Meta's Llama 3.1 405B is the largest openly available dense model in the Llama family — 405 billion parameters across 126 transformer layers, with grouped-query attention and a 128K-token context window. Unlike sparse mixture-of-experts models, every parameter is active on every token, so it is genuinely demanding to host. The calculator on this page turns your precision, context and concurrency choices into exact hardware figures; the guidance around it explains why 405B behaves the way it does and what to buy.
| Precision | GPUs (H200) | VRAM | Throughput | From |
|---|---|---|---|---|
| FP16 | 8× | 900.6 GiB | 908 tok/s | £6,321/mo |
| FP8 | 8× | 515.1 GiB | 1,817 tok/s | £6,321/mo |
| INT4 | 4× | 322.3 GiB | 1,817 tok/s | £3,741/mo |
All figures on this page are indicative estimates for planning only and are subject to change; hardware and throughput vary with configuration and tuning, and any monthly finance figure is subject to credit approval and is not a quotation.
Why 405B needs a whole GPU node
Because Llama 3.1 405B is dense, its full parameter count must sit in VRAM simultaneously and stay active on every forward pass — there is no sparse routing to lighten the load. In practice it spans a complete HGX or DGX-class node of interconnected accelerators rather than a single card, with larger deployments chaining several nodes together. Spreading a dense model this way means constant tensor traffic between GPUs, so NVLink and NVSwitch fabric is load-bearing, not optional. The calculator shows whether one node suffices or you are into multi-node territory.
FP8, INT4 and the KV cache at 128K
Serving 405B at full BF16 is rarely practical. FP8 roughly halves the memory footprint with minimal quality loss and suits Hopper and Blackwell tensor cores natively, while INT4 compresses it further for cost-sensitive deployments. Precision is your biggest lever on GPU count and power. Separately, the 128K context window and concurrent users grow the KV cache — kept smaller here by grouped-query attention's eight KV heads, but still significant.

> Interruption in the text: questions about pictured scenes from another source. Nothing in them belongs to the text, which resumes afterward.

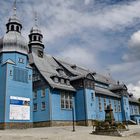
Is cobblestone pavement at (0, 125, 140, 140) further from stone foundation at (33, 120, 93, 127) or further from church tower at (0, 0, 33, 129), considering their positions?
stone foundation at (33, 120, 93, 127)

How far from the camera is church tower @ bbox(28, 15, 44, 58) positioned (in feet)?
155

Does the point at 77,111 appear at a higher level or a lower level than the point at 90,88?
lower

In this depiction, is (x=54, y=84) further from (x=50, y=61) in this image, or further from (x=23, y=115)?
(x=50, y=61)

The calculator splits weight VRAM from KV cache so you see where headroom goes.
Power, cooling and UK data-centre fit
A full accelerator node running a dense frontier model draws serious power and rejects serious heat, and that shapes where it can live. Many UK colocation halls and on-premise rooms were never provisioned for these rack densities, so power feeds, PDUs and cooling — increasingly direct-liquid — become the real constraint before GPU availability does. The calculator estimates node power and cooling load so you can check it against your facility. Servnet can supply the rack, power and liquid-cooling infrastructure alongside the compute and interconnect.
FAQs
Can I run Llama 3.1 405B on a single GPU?
No. As a dense 405-billion-parameter model, its weights vastly exceed any single accelerator's VRAM, even at INT4. It is designed to be sharded across a full multi-GPU HGX or DGX-class node using tensor and pipeline parallelism. The calculator above shows the minimum GPU count for your chosen precision and context length.

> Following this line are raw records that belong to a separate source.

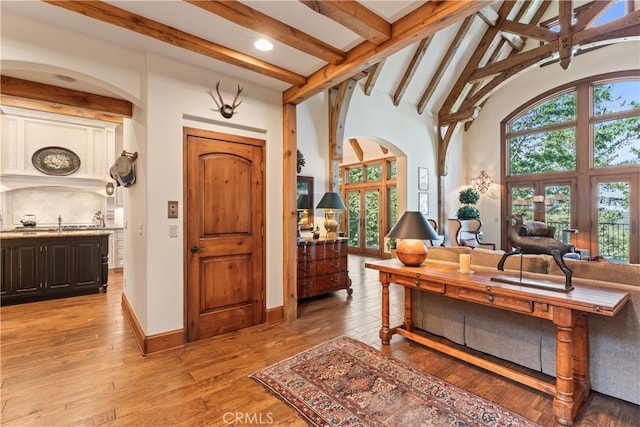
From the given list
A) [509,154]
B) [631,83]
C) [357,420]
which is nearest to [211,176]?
[357,420]

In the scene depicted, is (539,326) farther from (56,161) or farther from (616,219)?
(56,161)

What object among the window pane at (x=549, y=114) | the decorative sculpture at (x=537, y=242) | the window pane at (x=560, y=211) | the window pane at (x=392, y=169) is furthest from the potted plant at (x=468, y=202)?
the decorative sculpture at (x=537, y=242)

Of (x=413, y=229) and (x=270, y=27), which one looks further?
(x=413, y=229)

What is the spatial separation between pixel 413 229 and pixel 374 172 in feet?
20.4

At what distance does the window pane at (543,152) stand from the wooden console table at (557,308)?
6468 mm

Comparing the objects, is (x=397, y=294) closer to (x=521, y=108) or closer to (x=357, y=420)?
(x=357, y=420)

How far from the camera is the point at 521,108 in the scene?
24.6 ft

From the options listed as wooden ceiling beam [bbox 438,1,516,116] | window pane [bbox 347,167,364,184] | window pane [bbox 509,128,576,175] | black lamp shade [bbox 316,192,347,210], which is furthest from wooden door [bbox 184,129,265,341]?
window pane [bbox 509,128,576,175]

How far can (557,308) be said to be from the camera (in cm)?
179

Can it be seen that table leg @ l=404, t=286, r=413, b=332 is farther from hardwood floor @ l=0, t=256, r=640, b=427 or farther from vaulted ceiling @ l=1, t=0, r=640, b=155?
vaulted ceiling @ l=1, t=0, r=640, b=155

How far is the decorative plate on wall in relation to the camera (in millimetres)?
5309

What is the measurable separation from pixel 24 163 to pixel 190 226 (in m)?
4.57

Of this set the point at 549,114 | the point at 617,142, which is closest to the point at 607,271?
the point at 617,142

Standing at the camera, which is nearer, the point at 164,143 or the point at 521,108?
the point at 164,143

How much does quantisation reduce the hardware for 405B?
Substantially. Moving from BF16 to FP8 roughly halves the weight memory, and INT4 compresses it further, which can drop your GPU count and power draw significantly. FP8 preserves quality well on Hopper and Blackwell hardware; INT4 trades a little accuracy for cost. Use the precision toggle in the calculator to compare exact footprints side by side.
Does the 128K context window change my GPU requirement?
It can. Long contexts and many concurrent users grow the KV cache, which consumes VRAM on top of the weights. Llama 3.1 405B's grouped-query attention with eight KV heads keeps this smaller than full multi-head attention would, but heavy long-context serving still adds meaningful memory. The calculator breaks out KV cache separately so you can size for your real workload.